* _Prompt_: Collect each line in the rows below that contains the string "green", copying it in full. Case counts.

------ Records for the exercise ------

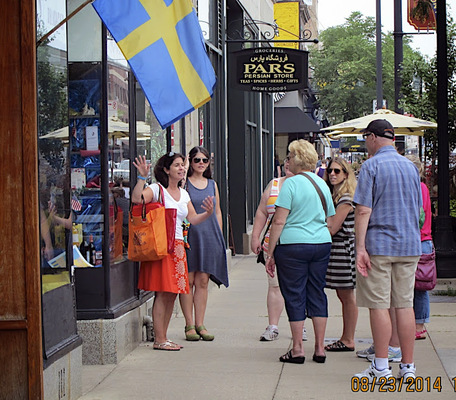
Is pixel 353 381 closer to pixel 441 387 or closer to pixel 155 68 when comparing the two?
pixel 441 387

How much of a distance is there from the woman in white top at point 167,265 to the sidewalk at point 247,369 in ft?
0.92

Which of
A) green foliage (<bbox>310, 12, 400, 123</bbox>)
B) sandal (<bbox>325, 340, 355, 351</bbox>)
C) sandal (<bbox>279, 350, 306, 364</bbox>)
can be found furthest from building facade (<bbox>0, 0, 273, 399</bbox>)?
green foliage (<bbox>310, 12, 400, 123</bbox>)

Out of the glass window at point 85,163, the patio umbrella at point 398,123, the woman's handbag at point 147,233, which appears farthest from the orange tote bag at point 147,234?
the patio umbrella at point 398,123

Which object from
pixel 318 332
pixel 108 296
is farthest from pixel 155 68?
pixel 318 332

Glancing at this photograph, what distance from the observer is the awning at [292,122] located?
32.8m

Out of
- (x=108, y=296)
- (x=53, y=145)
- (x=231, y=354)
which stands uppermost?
(x=53, y=145)

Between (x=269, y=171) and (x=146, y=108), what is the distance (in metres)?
13.2

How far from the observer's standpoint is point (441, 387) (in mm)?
6324

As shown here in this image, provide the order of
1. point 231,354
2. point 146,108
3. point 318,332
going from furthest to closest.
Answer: point 146,108 < point 231,354 < point 318,332

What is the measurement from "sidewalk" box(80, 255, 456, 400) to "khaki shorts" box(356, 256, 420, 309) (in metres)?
0.63

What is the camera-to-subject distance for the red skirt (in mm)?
7715

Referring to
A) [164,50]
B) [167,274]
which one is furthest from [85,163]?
[164,50]

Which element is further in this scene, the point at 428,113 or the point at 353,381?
the point at 428,113

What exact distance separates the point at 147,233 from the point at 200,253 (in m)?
1.18
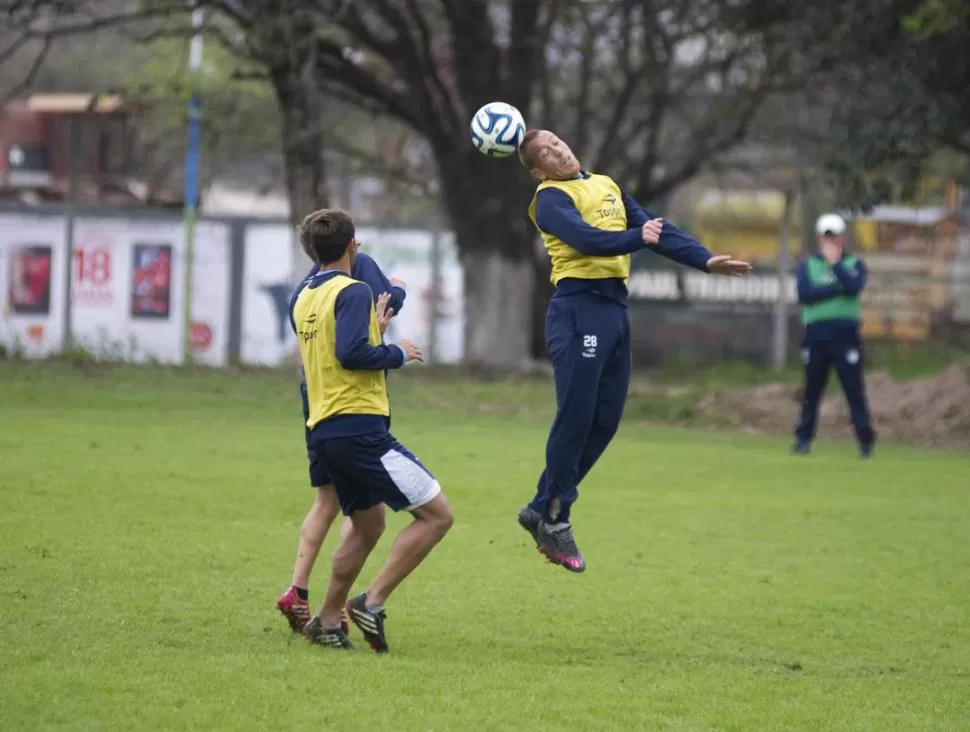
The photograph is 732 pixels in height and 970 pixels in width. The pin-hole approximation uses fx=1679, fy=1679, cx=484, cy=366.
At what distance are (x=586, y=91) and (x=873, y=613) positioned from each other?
21.4 metres

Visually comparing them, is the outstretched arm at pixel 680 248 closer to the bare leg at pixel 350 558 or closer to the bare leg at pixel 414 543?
the bare leg at pixel 414 543

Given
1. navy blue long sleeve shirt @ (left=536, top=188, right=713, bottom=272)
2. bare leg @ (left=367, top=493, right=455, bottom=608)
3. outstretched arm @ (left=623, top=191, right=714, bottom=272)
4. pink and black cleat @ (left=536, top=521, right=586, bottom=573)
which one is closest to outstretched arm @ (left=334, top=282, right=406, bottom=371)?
bare leg @ (left=367, top=493, right=455, bottom=608)

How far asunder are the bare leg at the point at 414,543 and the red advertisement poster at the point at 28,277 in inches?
898

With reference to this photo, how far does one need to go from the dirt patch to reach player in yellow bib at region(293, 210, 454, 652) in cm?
1328

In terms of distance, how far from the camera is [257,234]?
3066 cm

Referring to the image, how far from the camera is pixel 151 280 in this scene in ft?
99.2

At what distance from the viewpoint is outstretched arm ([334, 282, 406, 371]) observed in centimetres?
766

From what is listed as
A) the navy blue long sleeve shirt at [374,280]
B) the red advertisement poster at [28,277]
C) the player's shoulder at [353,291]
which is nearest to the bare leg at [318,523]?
the navy blue long sleeve shirt at [374,280]

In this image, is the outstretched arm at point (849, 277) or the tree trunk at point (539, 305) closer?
the outstretched arm at point (849, 277)

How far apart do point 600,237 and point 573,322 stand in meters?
0.61

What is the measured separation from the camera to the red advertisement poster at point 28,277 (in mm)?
29531

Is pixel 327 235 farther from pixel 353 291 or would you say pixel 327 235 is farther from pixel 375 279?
pixel 375 279

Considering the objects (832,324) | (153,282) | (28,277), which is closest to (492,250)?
(153,282)

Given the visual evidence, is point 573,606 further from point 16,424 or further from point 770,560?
point 16,424
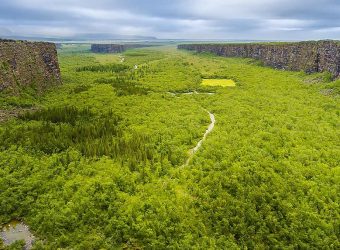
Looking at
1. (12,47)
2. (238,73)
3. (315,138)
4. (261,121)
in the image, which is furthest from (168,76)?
(315,138)

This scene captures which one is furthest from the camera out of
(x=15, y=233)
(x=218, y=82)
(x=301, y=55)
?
(x=301, y=55)

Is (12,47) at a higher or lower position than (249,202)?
higher

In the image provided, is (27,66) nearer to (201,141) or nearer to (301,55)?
(201,141)

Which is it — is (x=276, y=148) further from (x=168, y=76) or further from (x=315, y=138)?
(x=168, y=76)

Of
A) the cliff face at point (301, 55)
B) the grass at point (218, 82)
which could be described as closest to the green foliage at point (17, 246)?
the grass at point (218, 82)

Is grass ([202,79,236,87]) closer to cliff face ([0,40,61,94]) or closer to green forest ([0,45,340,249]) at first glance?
green forest ([0,45,340,249])

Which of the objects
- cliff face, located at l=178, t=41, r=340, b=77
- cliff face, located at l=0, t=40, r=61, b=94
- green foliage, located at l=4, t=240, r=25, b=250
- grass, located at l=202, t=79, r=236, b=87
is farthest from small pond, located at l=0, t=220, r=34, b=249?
cliff face, located at l=178, t=41, r=340, b=77

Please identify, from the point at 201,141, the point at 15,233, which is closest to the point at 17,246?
the point at 15,233
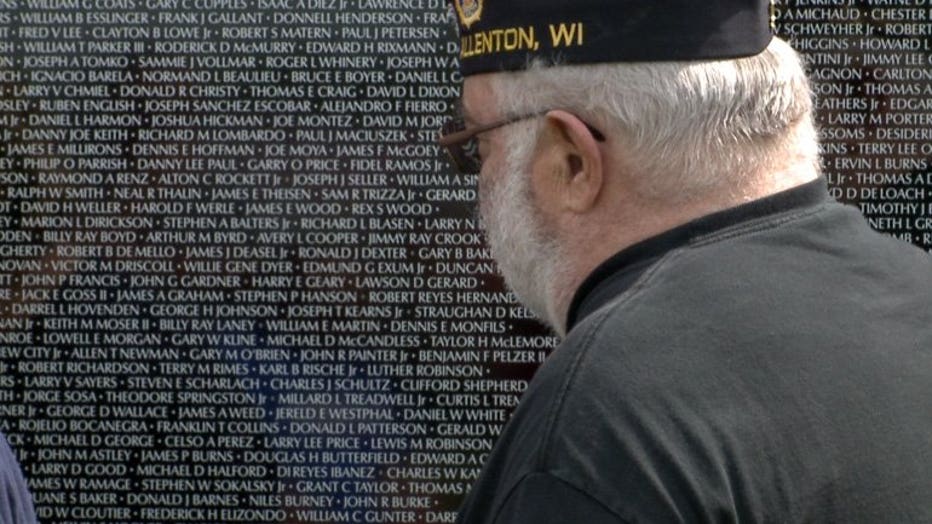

------

* _Solution for this task_:
A) green foliage (<bbox>310, 12, 400, 123</bbox>)
green foliage (<bbox>310, 12, 400, 123</bbox>)
which could be described as closest to the green foliage at point (17, 246)?
Is grass ([202,79,236,87]) closer to cliff face ([0,40,61,94]) or closer to green forest ([0,45,340,249]) at first glance?
green forest ([0,45,340,249])
- green foliage, located at l=4, t=240, r=25, b=250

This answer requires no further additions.